_Passage shown_
Sergei Pavlovich Mikhailov

Personal information
- Date of birth: 13 July 1963 (age 61)
- Place of birth: Moscow, Russian SFSR
- Height: 1.78 m (5 ft 10 in)
- Position(s): Defender

Senior career*
- Years: Team / Apps / (Gls)
- 1981: CSKA Moscow / 0 / (0)
- 1982: Dynamo Bryansk / 18 / (1)
- 1983: CSKA Moscow / 0 / (0)
- 1983–1984: Dynamo Bryansk / 44 / (0)
- 1985–1990: Arsenal Tula / 195 / (10)
- 1990–1998: Motor Lublin / 170 / (4)

_Activity_
Extend the profile of Sergei Pavlovich Mikhailov, picking up right after its last line.

(Entries taken from a collection)
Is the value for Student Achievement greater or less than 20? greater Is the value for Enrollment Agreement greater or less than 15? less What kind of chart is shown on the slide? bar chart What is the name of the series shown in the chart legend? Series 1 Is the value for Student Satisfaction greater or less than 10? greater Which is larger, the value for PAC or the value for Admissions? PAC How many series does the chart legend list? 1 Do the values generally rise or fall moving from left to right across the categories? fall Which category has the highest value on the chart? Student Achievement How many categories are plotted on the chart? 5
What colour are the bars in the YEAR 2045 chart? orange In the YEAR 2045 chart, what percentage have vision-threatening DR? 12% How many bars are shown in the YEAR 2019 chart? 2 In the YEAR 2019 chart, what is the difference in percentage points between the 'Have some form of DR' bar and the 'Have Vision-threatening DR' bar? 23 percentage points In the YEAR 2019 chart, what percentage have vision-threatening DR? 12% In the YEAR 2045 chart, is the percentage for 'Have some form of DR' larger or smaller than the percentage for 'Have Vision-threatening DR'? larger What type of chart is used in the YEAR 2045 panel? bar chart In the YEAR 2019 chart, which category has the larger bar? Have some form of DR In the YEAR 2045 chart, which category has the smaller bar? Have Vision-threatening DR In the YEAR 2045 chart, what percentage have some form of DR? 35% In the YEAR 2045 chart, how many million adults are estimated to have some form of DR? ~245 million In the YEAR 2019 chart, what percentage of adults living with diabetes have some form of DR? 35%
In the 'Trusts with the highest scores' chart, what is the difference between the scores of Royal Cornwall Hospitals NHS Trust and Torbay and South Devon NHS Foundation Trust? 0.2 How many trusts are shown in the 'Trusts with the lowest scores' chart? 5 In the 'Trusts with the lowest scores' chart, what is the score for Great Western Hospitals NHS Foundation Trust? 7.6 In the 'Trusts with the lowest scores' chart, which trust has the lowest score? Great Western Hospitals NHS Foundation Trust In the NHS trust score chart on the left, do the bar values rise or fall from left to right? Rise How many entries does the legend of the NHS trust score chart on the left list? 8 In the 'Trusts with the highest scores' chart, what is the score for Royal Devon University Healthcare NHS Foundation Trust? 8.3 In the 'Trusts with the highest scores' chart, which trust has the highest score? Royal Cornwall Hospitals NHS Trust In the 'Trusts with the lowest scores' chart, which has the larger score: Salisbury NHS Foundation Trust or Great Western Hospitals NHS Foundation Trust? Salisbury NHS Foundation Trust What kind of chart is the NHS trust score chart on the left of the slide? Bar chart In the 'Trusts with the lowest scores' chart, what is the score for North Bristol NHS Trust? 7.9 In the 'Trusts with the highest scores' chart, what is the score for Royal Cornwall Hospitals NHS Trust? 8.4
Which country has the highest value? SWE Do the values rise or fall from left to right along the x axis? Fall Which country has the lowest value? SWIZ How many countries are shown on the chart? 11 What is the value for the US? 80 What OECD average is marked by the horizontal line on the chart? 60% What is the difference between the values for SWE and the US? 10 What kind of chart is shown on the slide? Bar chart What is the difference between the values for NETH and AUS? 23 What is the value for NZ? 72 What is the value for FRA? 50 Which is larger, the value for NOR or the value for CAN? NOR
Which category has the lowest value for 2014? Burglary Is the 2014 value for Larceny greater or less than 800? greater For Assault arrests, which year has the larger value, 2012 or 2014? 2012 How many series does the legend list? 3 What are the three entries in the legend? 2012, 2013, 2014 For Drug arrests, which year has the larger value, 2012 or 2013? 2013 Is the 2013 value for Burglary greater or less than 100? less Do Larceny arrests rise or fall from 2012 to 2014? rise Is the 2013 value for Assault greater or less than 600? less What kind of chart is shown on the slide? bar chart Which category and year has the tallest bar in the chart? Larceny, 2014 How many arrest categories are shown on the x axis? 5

_Answer space_
- 2005–2006: Motor Lublin
- 2009–2010: Świdniczanka Świdnik Mały
- 2012–2013: LKS Skrobów
- 2016–2017: LZS Krężnica Jara
- 2018: LZS Krężnica Jara
- 2020–2022: LZS Krężnica Jara

= Sergei Mikhailov (footballer, born 1963) =

Russian footballer

Sergei Pavlovich Mikhailov (Серге́й Павлович Михайлов; born 13 July 1963) is a Russian former professional footballer who played as a defender.

==Club career==
Mikhailov began his career with CSKA Moscow, but did not appear in any Soviet Top League matches for the club. He played in the Soviet Second League with Dynamo Bryansk and Arsenal Tula.